Fondrevay seconded this, saying that partnerships and acqui-hires can be a great way to “beta test” possible deals. She also noted that she’s seeing multiple divestitures, carve-outs, and exits, as companies are still figuring out what works for them after the flurry of deals in 2021.
Pipeline challenges and how to tackle them
Pivoting the discussion to M&A best practices, Cathey asked what the biggest obstacles are to effective pipeline management. The panelists cited difficulties like limited information on targets, irrelevant leads, and the fact that so many of the tools available are outdated or split between several different platforms.
How are the experts overcoming these difficulties?
Yort noted that sourcing involves a fair amount of networking through industry conferences, as well as finding savvy buy-side advisors to help with target selection. He also emphasized the usefulness of the Datasite Pipeline tool, which provides an integrated workspace to handle key tasks such as tracking diligence files and managing communications.
Nicholas Renter, Datasite’s Vice President of Product Marketing, noted that deal readiness can mean different things at different stages of a firm’s life cycle. That may be part of why 81% of respondents to our dealmaker survey said they need a platform offering a complete suite of M&A tools. That’s exactly what Datasite Cloud provides, helping clients effectively prepare for and manage every phase of the M&A process.
The high cost of wasted time
Datasite’s recent survey of over 600 dealmakers suggests that delays and inefficiencies in due diligence are major headaches across the industry. Each week of due diligence costs an average of $100,000 USD. Cathey asked what’s the main driver of that cost.

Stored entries
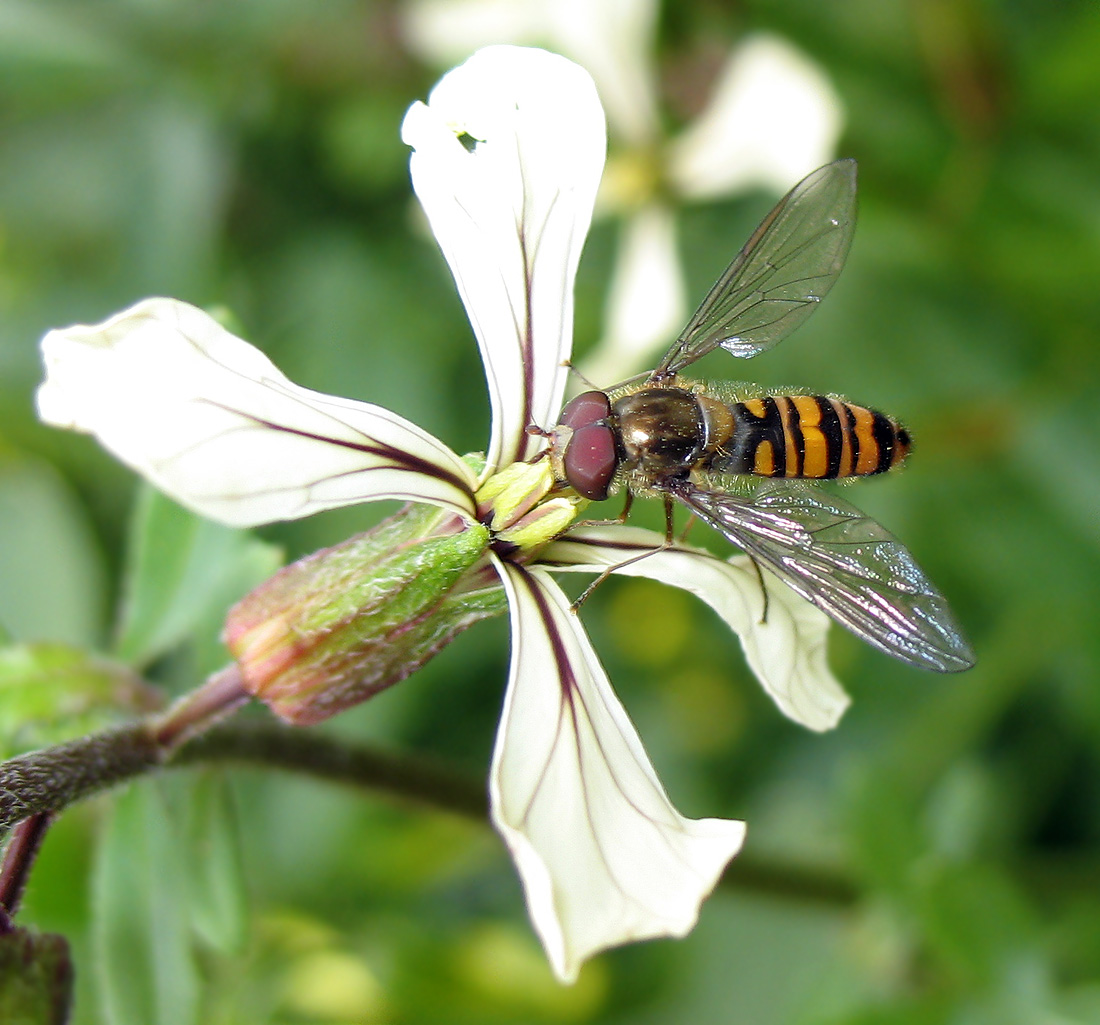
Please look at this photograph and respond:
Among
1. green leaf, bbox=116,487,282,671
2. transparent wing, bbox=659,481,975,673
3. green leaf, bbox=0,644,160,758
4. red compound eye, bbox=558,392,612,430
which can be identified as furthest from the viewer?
green leaf, bbox=116,487,282,671

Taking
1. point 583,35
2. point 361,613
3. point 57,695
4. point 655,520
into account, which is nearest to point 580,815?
point 361,613

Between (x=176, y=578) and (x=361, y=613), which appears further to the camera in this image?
(x=176, y=578)

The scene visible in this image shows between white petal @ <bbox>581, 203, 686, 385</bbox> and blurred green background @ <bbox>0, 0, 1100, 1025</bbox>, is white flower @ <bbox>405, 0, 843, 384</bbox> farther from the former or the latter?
blurred green background @ <bbox>0, 0, 1100, 1025</bbox>

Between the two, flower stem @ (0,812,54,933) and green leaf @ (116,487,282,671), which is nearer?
flower stem @ (0,812,54,933)

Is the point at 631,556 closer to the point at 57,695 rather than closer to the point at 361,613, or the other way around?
the point at 361,613

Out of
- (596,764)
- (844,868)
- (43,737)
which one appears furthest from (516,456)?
(844,868)

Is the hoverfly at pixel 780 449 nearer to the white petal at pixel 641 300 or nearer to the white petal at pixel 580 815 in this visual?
the white petal at pixel 580 815

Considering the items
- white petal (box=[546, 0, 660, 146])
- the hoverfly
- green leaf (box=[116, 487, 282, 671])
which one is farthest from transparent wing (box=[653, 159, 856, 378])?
white petal (box=[546, 0, 660, 146])

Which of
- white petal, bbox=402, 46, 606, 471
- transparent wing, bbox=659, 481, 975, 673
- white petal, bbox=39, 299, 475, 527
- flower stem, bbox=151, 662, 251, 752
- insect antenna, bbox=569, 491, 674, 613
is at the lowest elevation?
flower stem, bbox=151, 662, 251, 752
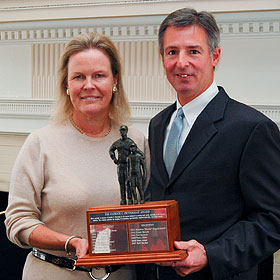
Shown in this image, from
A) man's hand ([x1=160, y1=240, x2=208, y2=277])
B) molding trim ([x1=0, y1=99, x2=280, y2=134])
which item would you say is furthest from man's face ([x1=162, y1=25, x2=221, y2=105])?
molding trim ([x1=0, y1=99, x2=280, y2=134])

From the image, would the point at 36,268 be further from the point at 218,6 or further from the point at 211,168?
the point at 218,6

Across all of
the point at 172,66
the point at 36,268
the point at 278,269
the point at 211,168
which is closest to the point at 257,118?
the point at 211,168

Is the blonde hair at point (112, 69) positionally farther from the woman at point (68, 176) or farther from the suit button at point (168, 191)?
the suit button at point (168, 191)

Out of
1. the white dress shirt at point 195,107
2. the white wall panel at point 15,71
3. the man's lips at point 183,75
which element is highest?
the white wall panel at point 15,71

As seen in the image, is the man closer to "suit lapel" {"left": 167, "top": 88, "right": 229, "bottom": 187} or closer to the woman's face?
"suit lapel" {"left": 167, "top": 88, "right": 229, "bottom": 187}

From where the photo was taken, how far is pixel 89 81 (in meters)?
1.81

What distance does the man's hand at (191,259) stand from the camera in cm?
155

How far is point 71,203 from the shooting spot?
5.93 feet

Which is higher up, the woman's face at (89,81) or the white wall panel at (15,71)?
the white wall panel at (15,71)

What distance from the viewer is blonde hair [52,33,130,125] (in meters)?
1.87

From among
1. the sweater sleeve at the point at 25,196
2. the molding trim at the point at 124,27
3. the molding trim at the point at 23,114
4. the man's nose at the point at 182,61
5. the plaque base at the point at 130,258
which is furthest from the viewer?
the molding trim at the point at 23,114

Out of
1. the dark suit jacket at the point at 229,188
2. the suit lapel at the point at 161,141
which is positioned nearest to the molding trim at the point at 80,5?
the suit lapel at the point at 161,141

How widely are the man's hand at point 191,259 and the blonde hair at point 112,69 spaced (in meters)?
0.66

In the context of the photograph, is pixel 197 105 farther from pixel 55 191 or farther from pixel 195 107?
pixel 55 191
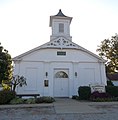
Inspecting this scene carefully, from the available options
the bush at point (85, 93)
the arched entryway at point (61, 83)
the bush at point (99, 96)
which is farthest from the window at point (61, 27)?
the bush at point (99, 96)

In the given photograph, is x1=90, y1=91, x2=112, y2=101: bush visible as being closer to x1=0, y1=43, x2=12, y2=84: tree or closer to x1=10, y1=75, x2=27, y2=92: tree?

__Tasks to perform__.
[1] List every person the M&A passage names.
[2] Resume the M&A passage after its final sentence.

__Answers by item number__.
[1] Fondrevay, Cathey, Yort, Nicholas Renter

[2]
The poll responses were split relatively evenly between internal operations, banking fees, and third-party diligence fees. A significant number also mentioned legal fees were the biggest driver.
“Our customers also talk to us about the opportunity costs associated with diligence,” added Renter. “What opportunities aren’t we able to consider because we’re so tied up on a transaction?”
Fondrevay mentioned that you can’t ignore the costs associated with rushing through the process and making mistakes while Renter seconded this. She continued adding that the high weekly costs of diligence can obscure the cost of doing it quickly. She suggested that firms can save money in the long run by employing tools like culture assessments to reduce the odds of problems on the back end.
Lessons for dealmakers in turbulent times
What should M&A professionals do to manage acquisitions effectively amid market turmoil? The panelists offered a few best practices.
Fondrevay mentioned a favorite scenario-planning exercise she calls a “premortem.” The idea is to identify all the ways that a deal could go wrong, from top talent leaving to geopolitical disruptions, and come up with strategies for how to handle them.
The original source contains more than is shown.